COMPITO SCRITTO -> Riassumi in due frasi l'estratto sul riconoscimento degli oggetti da parte del cervello.

ESTRATTO DEL DOCUMENTO ->
────────────────────

Dove l’occhio umano non arriva: il machine learning
Una delle funzioni essenziali che svolge il nostro cervello, evolutasi appunto per l’enorme vantaggio che conferisce alla specie umana, è l’identificazione pressoché immediata degli oggetti che ci si presentano davanti. La ragione è chiara: in questo modo possiamo conoscere istintivamente se un dato oggetto rappresenta una minaccia per noi o no. Non ci interroghiamo spontaneamente su come ciò sia possibile, poiché noi siamo la macchina stessa che compie il lavoro. Nella scienza, però, le grandi rivelazioni spesso provengono da un cambio di punto di vista. Poniamoci dunque la domanda: come fa il cervello a identificare la miriade di oggetti con cui ci interfacciamo quotidianamente?
La questione si fa più articolata nel momento in cui si considera che i medesimi oggetti che vediamo grazie ai nostri occhi non sono altro che insiemi di segnali elettrochimici trasmessi dalla retina attraverso il nervo ottico al cervello. È quindi possibile assimilare una qualsiasi immagine impressa sulla retina a una collezione di dati numerici, proprio come i pixel di un’immagine digitale. Ora, la neuroscienza non è ancora in grado di fornire risposte sostanziali alla domanda precedente. Rimane tuttora molto da scoprire, accertare e comprovare. Tuttavia, la nostra comprensione dei complessi meccanismi che governano l’intricata rete di neuroni del cervello cresce ogni giorno, parallelamente all’avanzamento delle tecniche finalizzate alla sua esplorazione.

────────────────────

DATI MOSTRATI ->
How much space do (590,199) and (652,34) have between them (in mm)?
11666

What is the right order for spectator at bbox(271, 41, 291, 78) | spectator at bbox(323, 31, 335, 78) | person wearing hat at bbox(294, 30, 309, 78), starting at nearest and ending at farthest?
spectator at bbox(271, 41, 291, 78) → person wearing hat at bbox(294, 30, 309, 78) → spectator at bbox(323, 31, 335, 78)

────────────────────

RISPOSTA CORRETTA -> Il cervello identifica quasi all'istante gli oggetti che abbiamo davanti, una capacità che ci permette di capire istintivamente se rappresentano una minaccia e che porta a chiedersi come riesca a farlo. Poiché le immagini sulla retina sono segnali elettrochimici assimilabili a dati numerici come i pixel, la questione si complica, e la neuroscienza non sa ancora rispondere in modo sostanziale, anche se la comprensione del cervello cresce ogni giorno.